Spatial relation data
..............................

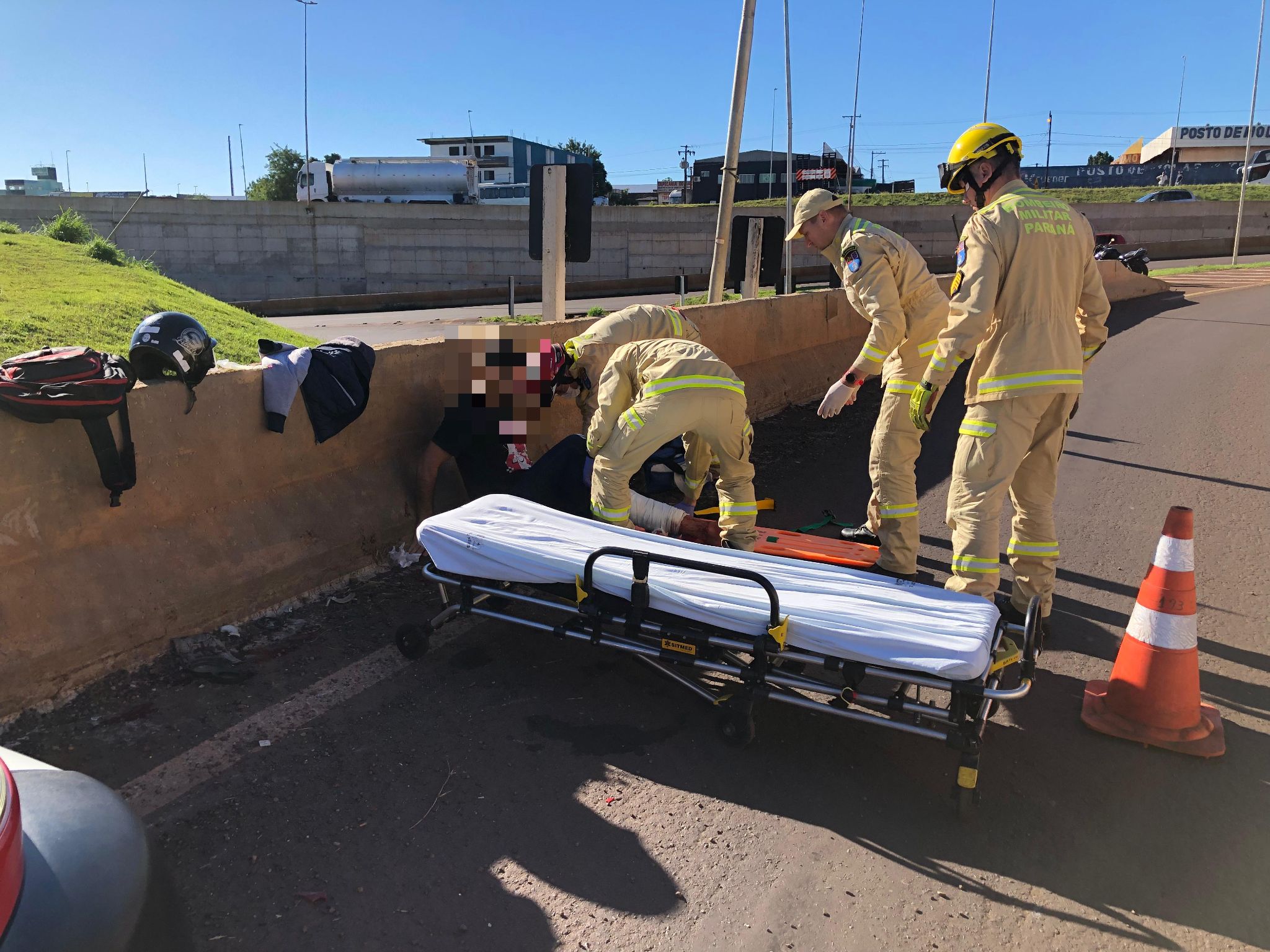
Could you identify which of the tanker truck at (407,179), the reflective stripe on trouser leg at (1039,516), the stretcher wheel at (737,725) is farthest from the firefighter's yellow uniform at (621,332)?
the tanker truck at (407,179)

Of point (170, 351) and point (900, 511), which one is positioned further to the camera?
point (900, 511)

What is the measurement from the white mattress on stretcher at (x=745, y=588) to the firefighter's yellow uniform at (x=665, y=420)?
31cm

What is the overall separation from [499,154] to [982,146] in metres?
61.7

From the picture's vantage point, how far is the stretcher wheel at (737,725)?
3.27m

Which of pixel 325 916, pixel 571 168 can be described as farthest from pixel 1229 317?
pixel 325 916

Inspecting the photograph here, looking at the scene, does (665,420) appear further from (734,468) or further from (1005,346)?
(1005,346)

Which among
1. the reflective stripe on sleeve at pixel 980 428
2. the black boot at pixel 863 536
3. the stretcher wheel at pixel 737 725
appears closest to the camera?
the stretcher wheel at pixel 737 725

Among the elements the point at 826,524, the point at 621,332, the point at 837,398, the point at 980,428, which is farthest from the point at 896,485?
the point at 621,332

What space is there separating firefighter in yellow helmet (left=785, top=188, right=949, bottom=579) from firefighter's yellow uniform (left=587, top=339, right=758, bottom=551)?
652 millimetres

..............................

Copy out the records above word for word, beginning with the line that contains "Which of pixel" and running through the end of the records.

Which of pixel 325 916, pixel 571 168 can be described as farthest from pixel 1229 317?
pixel 325 916

Inspecting the photograph here, looking at the scene, does (665,420) appear further from (734,468) or further from (1005,346)?
(1005,346)

Which among
1. the reflective stripe on sleeve at pixel 980 428
2. the black boot at pixel 863 536
3. the stretcher wheel at pixel 737 725
appears closest to the camera?
the stretcher wheel at pixel 737 725

Among the elements the point at 826,524, the point at 621,332, the point at 837,398, the point at 980,428, which is farthest from the point at 896,485?
the point at 621,332

What space is there separating firefighter in yellow helmet (left=785, top=188, right=949, bottom=579) from firefighter's yellow uniform (left=587, top=339, right=758, bottom=551)?
652 millimetres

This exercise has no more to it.